• PAGE EXTRACT
Constructing speaker embeddings in speaker verification is an important issue. In general, a self-attention mechanism has been applied for speaker embedding encoding. Previous studies focused on training the self-attention in a high-level layer, such as the last pooling layer. In this case, the effect of low-level layers is not well represented in the speaker embedding encoding. In this study, we propose Masked Cross Self-Attentive Encoding (MCSAE) using ResNet. It focuses on training the features of both high-level and low-level layers. Based on multi-layer aggregation, the output features of each residual layer are used for the MCSAE. In the MCSAE, the interdependence of each input features is trained by cross self-attention module. A random masking regularization module is also applied to prevent overfitting problem. The MCSAE enhances the weight of frames representing the speaker information. Then, the output features are concatenated and encoded in the speaker embedding. Therefore, a more informative speaker embedding is encoded by using the MCSAE. The experimental results showed an equal error rate of 2.63 % using the VoxCeleb1 evaluation dataset. It improved performance compared with the previous self-attentive encoding and state-of-the-art methods.

Keywords

Speaker verification

Masked cross self-attentive encoding

Speaker embedding

ResNet

화자 검증에서 화자 임베딩 구축은 중요한 이슈이다. 일반적으로, 화자 임베딩 인코딩을 위해 자기주의 메커니즘이 적용되어졌다. 이전의 연구는 마지막 풀링 계층과 같은 높은 수준의 계층에서 자기 주의를 학습시키는 데 중점을 두었다. 이 경우, 화자 임베딩 인코딩 시 낮은 수준의 계층의 영향이 감소한다는 단점이 있다. 본 연구에서는 잔차 네트워크를 사용하여 Masked Cross Self-Attentive Encoding(MCSAE)를 제안한다. 이는 높은 수준 및 낮은 수준 계층의 특징 학습에 중점을 둔다. 다중 계층 집합을 기반으로 각 잔차 계층의 출력 특징들이 MCSAE에 사용된다. MCSAE에서 교차 자기 주의 모듈에 의해 각 입력 특징의 상호 의존성이 학습된다. 또한 랜덤 마스킹 정규화 모듈은 오버 피팅 문제를 방지하기 위해 적용된다. MCSAE는 화자 정보를 나타내는 프레임의 가중치를 향상시킨다. 그런 다음 출력 특징들이 합쳐져 화자 임베딩으로 인코딩된다. 따라서 MCSAE를 사용하여 보다 유용한 화자 임베딩이 인코딩된다. 실험 결과, VoxCeleb1 평가 데이터 세트를 사용하여 2.63 %의 동일 오류율를 보였다. 이는 이전의 자기 주의 인코딩 및 다른 최신 방법들과 비교하여 성능이 향상되었다.

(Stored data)
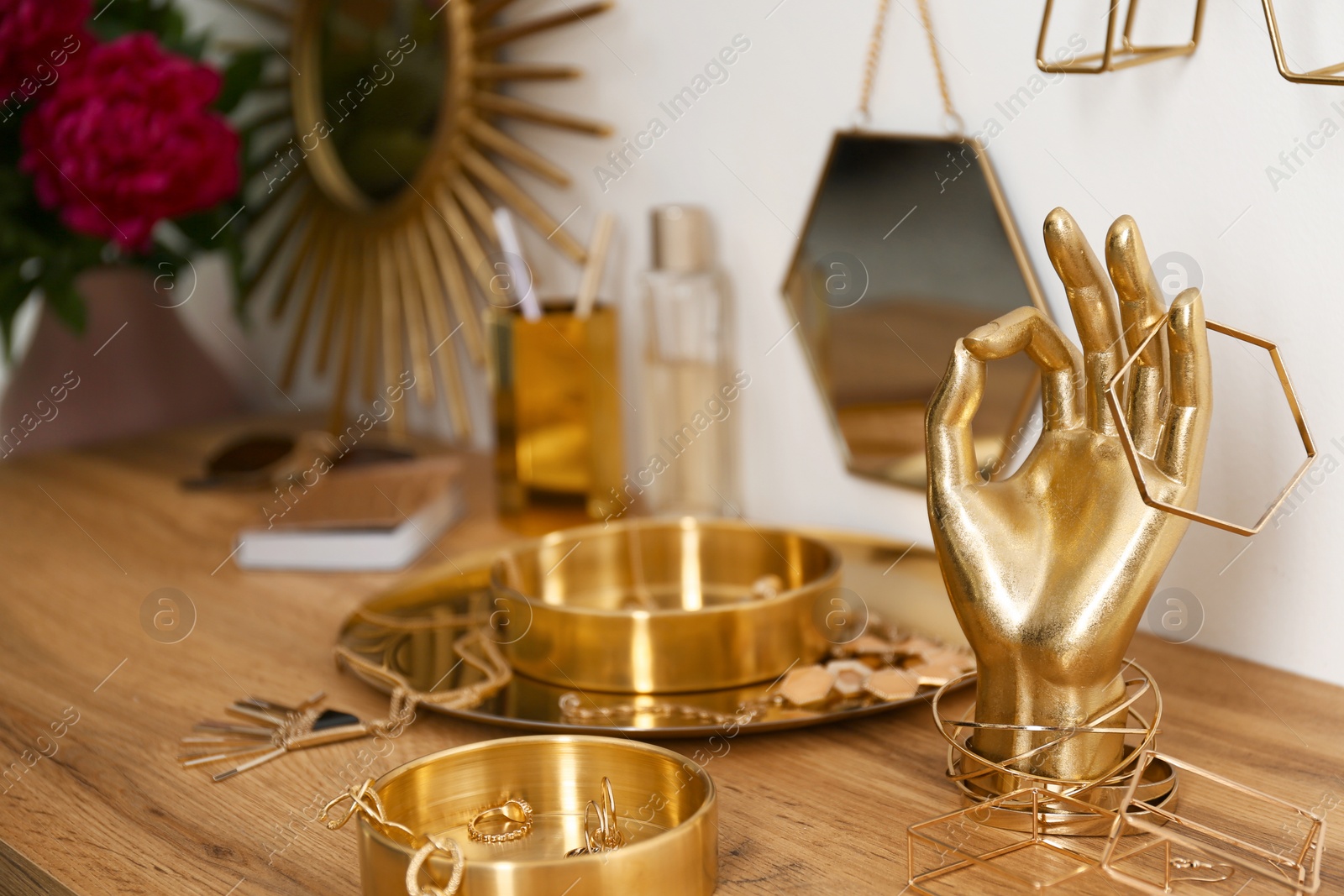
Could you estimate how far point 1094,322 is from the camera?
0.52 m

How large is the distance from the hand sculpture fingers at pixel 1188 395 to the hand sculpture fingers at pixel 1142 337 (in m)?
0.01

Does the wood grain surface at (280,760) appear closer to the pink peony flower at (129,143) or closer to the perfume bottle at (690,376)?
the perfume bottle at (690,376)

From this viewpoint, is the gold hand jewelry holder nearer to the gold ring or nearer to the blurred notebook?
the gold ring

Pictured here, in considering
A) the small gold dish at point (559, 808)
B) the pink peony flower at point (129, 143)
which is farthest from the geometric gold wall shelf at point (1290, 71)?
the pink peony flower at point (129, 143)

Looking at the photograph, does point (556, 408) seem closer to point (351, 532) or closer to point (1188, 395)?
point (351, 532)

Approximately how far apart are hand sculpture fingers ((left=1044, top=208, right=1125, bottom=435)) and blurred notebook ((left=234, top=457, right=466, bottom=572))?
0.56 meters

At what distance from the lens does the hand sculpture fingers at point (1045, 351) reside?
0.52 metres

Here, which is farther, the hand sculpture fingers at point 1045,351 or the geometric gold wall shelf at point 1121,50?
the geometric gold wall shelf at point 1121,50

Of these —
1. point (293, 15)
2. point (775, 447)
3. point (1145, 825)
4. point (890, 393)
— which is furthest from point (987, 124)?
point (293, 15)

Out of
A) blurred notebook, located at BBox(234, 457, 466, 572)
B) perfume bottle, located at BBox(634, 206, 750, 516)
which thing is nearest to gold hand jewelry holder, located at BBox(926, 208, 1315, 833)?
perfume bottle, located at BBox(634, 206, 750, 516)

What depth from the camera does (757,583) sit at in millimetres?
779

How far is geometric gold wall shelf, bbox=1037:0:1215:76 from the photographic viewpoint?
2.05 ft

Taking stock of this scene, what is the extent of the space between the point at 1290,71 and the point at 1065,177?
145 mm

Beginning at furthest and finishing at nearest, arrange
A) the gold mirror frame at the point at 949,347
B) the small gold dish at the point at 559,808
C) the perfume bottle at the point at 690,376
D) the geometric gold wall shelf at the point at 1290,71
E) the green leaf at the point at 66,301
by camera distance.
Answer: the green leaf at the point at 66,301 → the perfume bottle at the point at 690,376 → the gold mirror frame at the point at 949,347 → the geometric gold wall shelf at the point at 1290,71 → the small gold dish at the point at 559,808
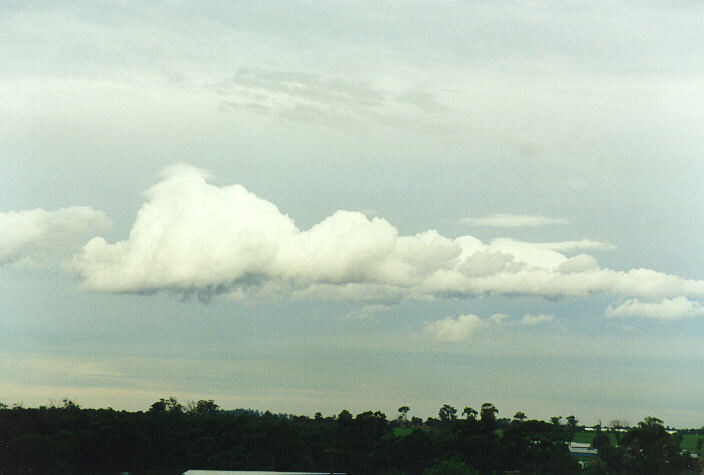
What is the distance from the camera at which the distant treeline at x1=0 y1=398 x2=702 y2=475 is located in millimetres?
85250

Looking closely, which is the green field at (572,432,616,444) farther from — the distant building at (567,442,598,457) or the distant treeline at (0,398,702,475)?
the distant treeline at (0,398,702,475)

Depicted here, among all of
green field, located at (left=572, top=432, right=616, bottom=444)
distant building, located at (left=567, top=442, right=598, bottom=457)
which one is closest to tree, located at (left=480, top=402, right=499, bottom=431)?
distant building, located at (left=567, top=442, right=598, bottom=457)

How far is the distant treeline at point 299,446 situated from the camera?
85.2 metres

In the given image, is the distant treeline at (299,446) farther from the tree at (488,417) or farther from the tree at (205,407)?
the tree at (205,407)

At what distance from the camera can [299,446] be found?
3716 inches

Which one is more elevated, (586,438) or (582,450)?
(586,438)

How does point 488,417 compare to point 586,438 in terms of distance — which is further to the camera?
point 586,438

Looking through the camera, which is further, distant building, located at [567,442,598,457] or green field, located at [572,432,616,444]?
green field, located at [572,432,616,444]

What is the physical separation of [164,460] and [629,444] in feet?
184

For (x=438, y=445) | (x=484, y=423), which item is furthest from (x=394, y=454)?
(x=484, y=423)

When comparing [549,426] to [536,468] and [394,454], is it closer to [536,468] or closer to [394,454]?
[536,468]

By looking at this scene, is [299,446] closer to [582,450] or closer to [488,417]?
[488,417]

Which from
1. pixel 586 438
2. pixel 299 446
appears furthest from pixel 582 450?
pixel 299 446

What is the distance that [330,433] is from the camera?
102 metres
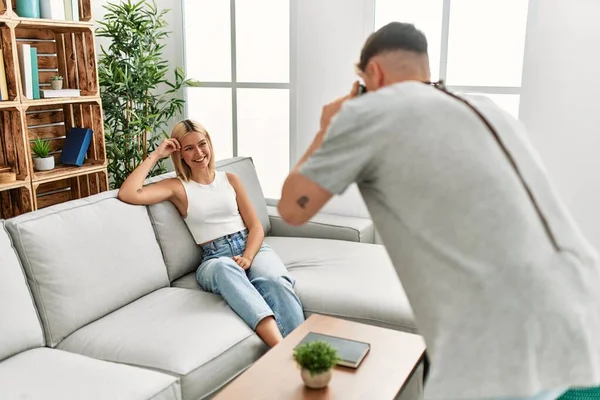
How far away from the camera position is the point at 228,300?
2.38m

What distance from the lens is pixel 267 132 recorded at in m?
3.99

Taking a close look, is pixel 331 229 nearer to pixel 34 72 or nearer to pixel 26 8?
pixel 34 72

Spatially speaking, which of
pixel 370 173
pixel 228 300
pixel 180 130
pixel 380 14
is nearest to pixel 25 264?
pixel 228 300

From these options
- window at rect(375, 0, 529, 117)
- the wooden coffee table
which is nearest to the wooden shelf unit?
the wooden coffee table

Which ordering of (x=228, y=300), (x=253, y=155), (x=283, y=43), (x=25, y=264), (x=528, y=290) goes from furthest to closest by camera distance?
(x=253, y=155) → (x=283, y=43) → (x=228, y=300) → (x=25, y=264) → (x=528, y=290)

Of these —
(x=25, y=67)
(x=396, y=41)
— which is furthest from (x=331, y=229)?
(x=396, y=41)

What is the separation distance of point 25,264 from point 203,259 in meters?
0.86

• WHAT YOU HAVE TO DO
Extract the full speaker verification passage word for word, with nothing left out. The entries have no connection to the speaker verification passage.

• COMPLETE RESPONSE
Constructing speaker embeddings in speaker verification is an important issue. In general, a self-attention mechanism has been applied for speaker embedding encoding. Previous studies focused on training the self-attention in a high-level layer, such as the last pooling layer. In this case, the effect of low-level layers is not well represented in the speaker embedding encoding. In this study, we propose Masked Cross Self-Attentive Encoding (MCSAE) using ResNet. It focuses on training the features of both high-level and low-level layers. Based on multi-layer aggregation, the output features of each residual layer are used for the MCSAE. In the MCSAE, the interdependence of each input features is trained by cross self-attention module. A random masking regularization module is also applied to prevent overfitting problem. The MCSAE enhances the weight of frames representing the speaker information. Then, the output features are concatenated and encoded in the speaker embedding. Therefore, a more informative speaker embedding is encoded by using the MCSAE. The experimental results showed an equal error rate of 2.63 % using the VoxCeleb1 evaluation dataset. It improved performance compared with the previous self-attentive encoding and state-of-the-art methods.

Keywords

Speaker verification

Masked cross self-attentive encoding

Speaker embedding

ResNet

화자 검증에서 화자 임베딩 구축은 중요한 이슈이다. 일반적으로, 화자 임베딩 인코딩을 위해 자기주의 메커니즘이 적용되어졌다. 이전의 연구는 마지막 풀링 계층과 같은 높은 수준의 계층에서 자기 주의를 학습시키는 데 중점을 두었다. 이 경우, 화자 임베딩 인코딩 시 낮은 수준의 계층의 영향이 감소한다는 단점이 있다. 본 연구에서는 잔차 네트워크를 사용하여 Masked Cross Self-Attentive Encoding(MCSAE)를 제안한다. 이는 높은 수준 및 낮은 수준 계층의 특징 학습에 중점을 둔다. 다중 계층 집합을 기반으로 각 잔차 계층의 출력 특징들이 MCSAE에 사용된다. MCSAE에서 교차 자기 주의 모듈에 의해 각 입력 특징의 상호 의존성이 학습된다. 또한 랜덤 마스킹 정규화 모듈은 오버 피팅 문제를 방지하기 위해 적용된다. MCSAE는 화자 정보를 나타내는 프레임의 가중치를 향상시킨다. 그런 다음 출력 특징들이 합쳐져 화자 임베딩으로 인코딩된다. 따라서 MCSAE를 사용하여 보다 유용한 화자 임베딩이 인코딩된다. 실험 결과, VoxCeleb1 평가 데이터 세트를 사용하여 2.63 %의 동일 오류율를 보였다. 이는 이전의 자기 주의 인코딩 및 다른 최신 방법들과 비교하여 성능이 향상되었다.